= PROBLEM REQUIREMENTS =
From the line containing "Ohio, site RMW3, 2019-05-22" down to the last line of the material, return those lines verbatim and only those.

= RECORDS TO PROCESS =
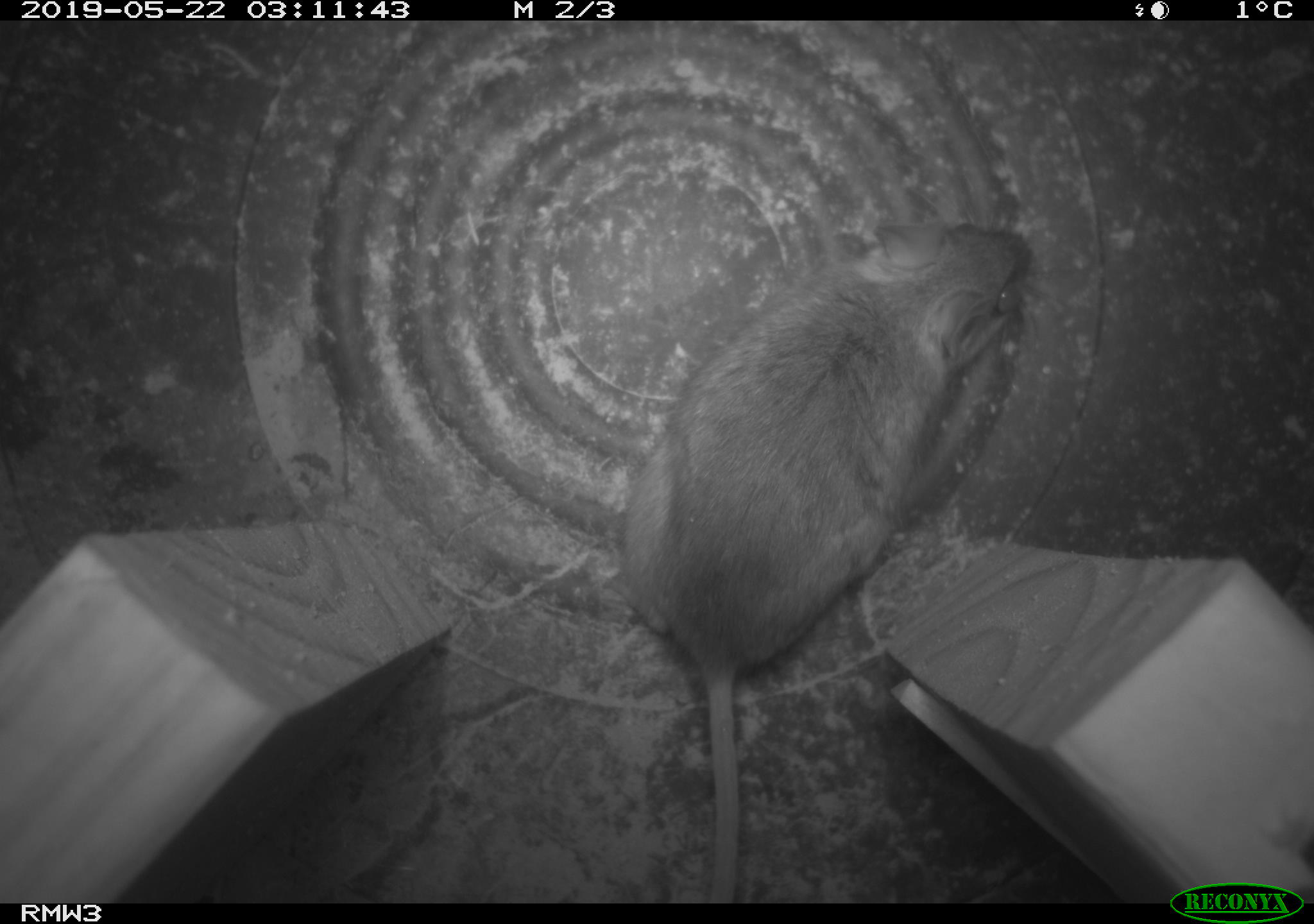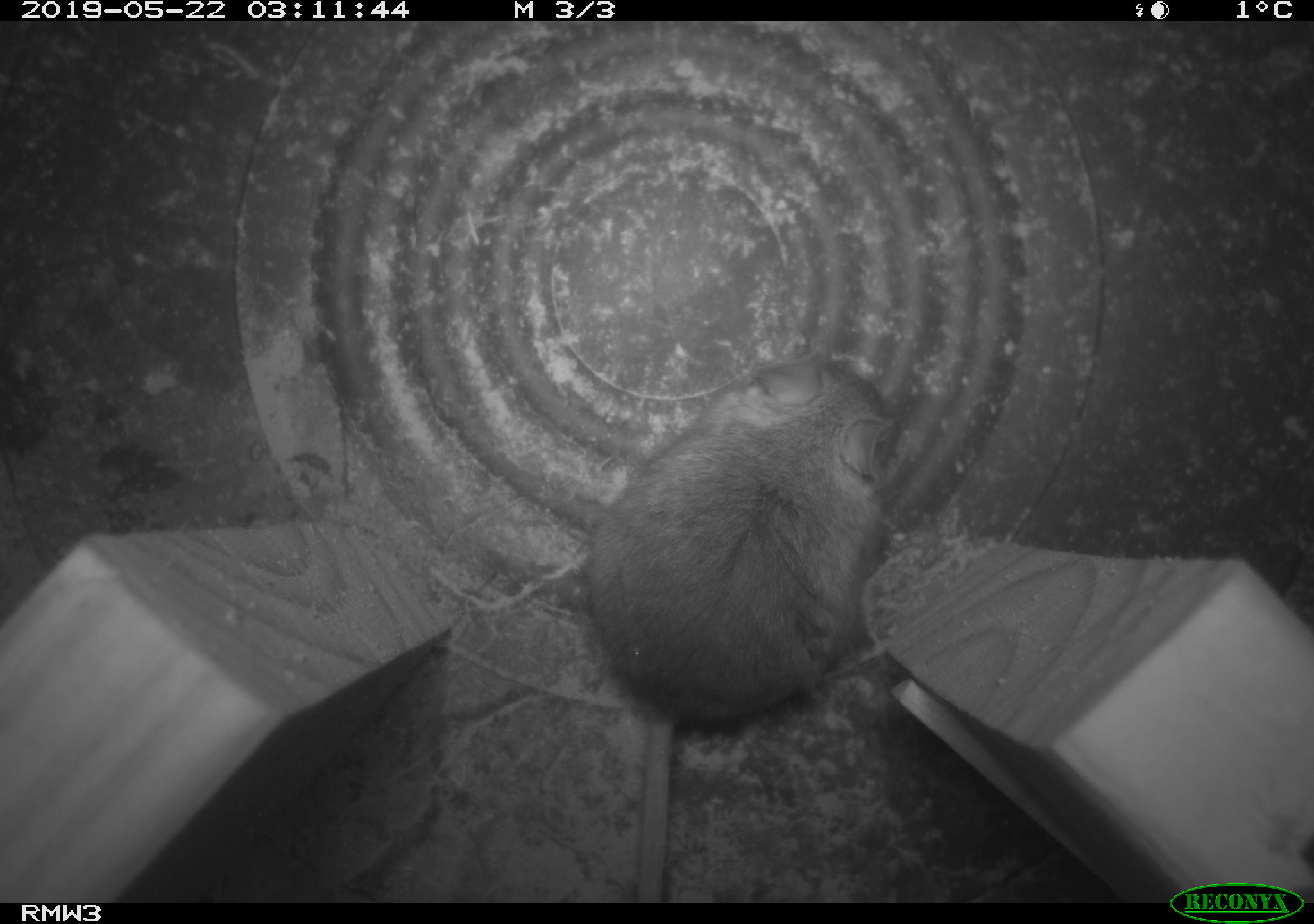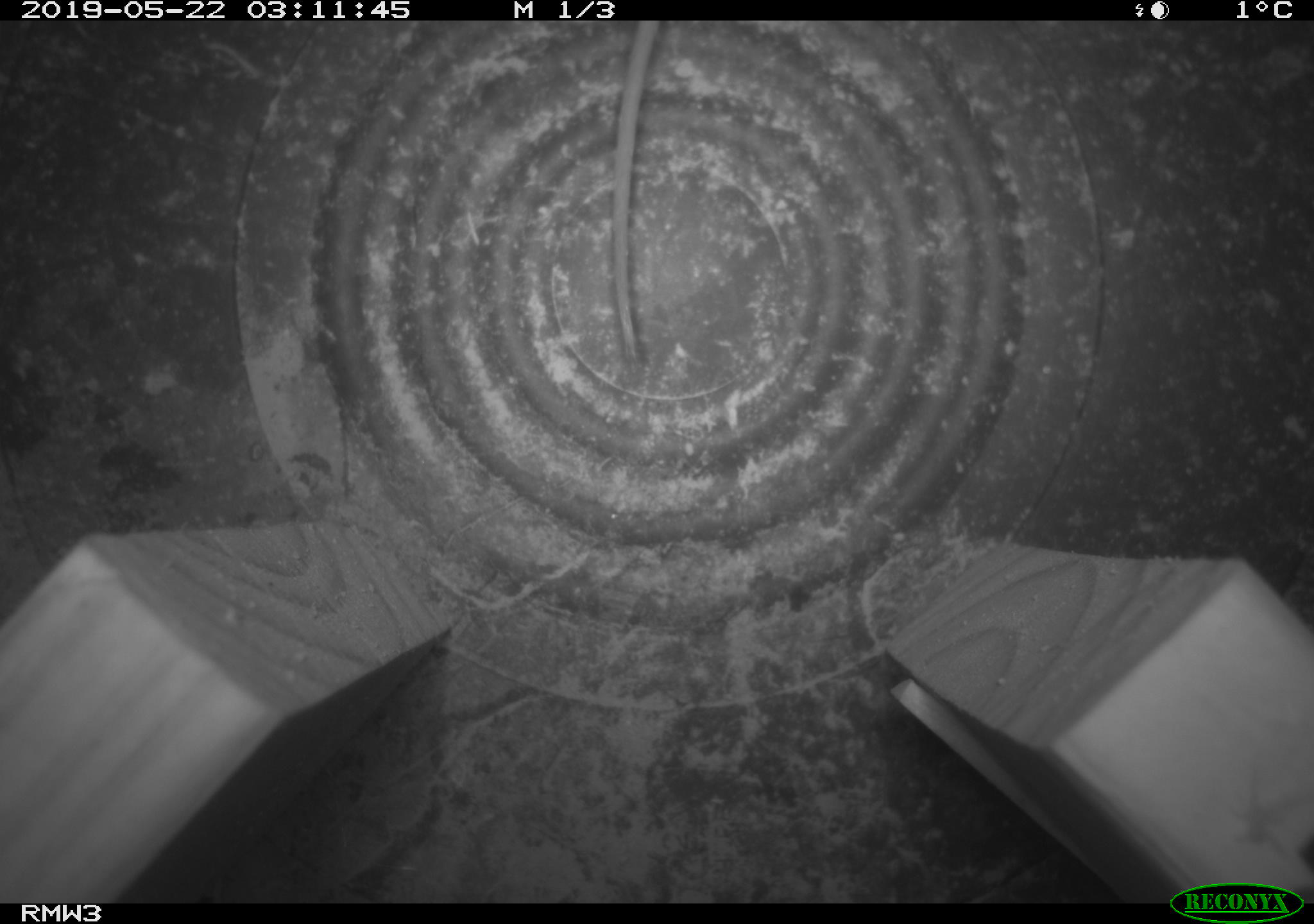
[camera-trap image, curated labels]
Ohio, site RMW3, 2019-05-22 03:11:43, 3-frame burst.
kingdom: Animalia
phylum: Chordata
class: Mammalia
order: Rodentia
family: Cricetidae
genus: Peromyscus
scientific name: Peromyscus leucopus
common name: white-footed mouse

= ANSWER TO THIS EXERCISE =
Ohio, site RMW3, 2019-05-22 03:11:43, 3-frame burst.
kingdom: Animalia
phylum: Chordata
class: Mammalia
order: Rodentia
family: Cricetidae
genus: Peromyscus
scientific name: Peromyscus leucopus
common name: white-footed mouse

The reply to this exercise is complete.